Innately Sufficient
Creation Time: 2025 Size: 76x90x124cm Material: Polyurethane Spray Foam, Spray Paint
This is the most personally fulfilling work that Song Jianshu has completed in recent times. To him, the piece carries deep personal significance, but beyond that, it holds no deliberate meaning. And yet, it constitutes a vital fragment of his creative and life experience. Since beginning his MFA studies, Song’s artistic focus has shifted toward the exploration of material language in sculpture. A core tenet of this approach is to let materials “speak” for themselves—to engage with their innate properties, and from that understanding, develop working methods that respond to the material’s nature, allowing one or multiple modes of expression to emerge.
At the time of creating this work, Song was also undergoing an introspective journey. He came to a realization almost intuitively:
When the Creator makes a cloud or a stone, is there any intent as to what it should resemble, or what it should express?

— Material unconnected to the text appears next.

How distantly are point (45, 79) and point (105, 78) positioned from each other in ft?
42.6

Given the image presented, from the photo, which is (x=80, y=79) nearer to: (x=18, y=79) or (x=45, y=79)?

Ultimately, it is the viewer who projects their own emotions onto what has been created. People see white horses galloping in clouds, tigers crouched in stones, purity in the color white, and resilience in the hardness of rock. But in truth, a cloud is just a cloud, a stone merely a stone—a cloud is not white for sanctity, and a stone is not hard for strength. They simply are what they are.
When a sculptor forgets that he is shaping a cat, a dog, or a human form—when he releases himself from the need for representation—then every form he produces, every physical presence, becomes a sculpture in its own right. This is a return to the essence of material-based sculpture.
In this work, Song focused solely on the present state of transformation in expanding foam. The simple armature serves only as structural support. The piece contains no reference to politics, history, identity, or culture. It tells no story, bears no symbols, carries no narrative. There is no effort to replicate a referent, no predetermined vision, no emphasis on control or accentuation of features. What exists is a pure, unforced interaction: a spontaneous dance between the artist and the material. As the foam expands, Song adjusted his gestures in real time—adding a little here, subtracting there—with fluidity and freedom. The foam, in its own generative process, resists complete control. In this way, both the material and the artist arrived at a kind of self-sufficient state.
No symbolic plant forms were needed to lend meaning to the piece. Its presence is defined purely by the looseness, freedom, and material immediacy of the signifier itself.
The artist reflects that throughout his career, art has often been the formalization and visual realization of thinking—an endeavor marked by pressure and anxiety. Only on rare occasions has he experienced a kind of unpremeditated clarity through engagement with a particular material—moments of artistic liberation. But this time, he feels he has more clearly grasped the logic behind such moments:
“The greatest truths are the simplest. The finest vessels require no crafting. The loudest sound is silence. The truest form is formless.”
To return faithfully to one’s own sensations and experiences with materials—this, he believes, is where the healing power of art truly begins.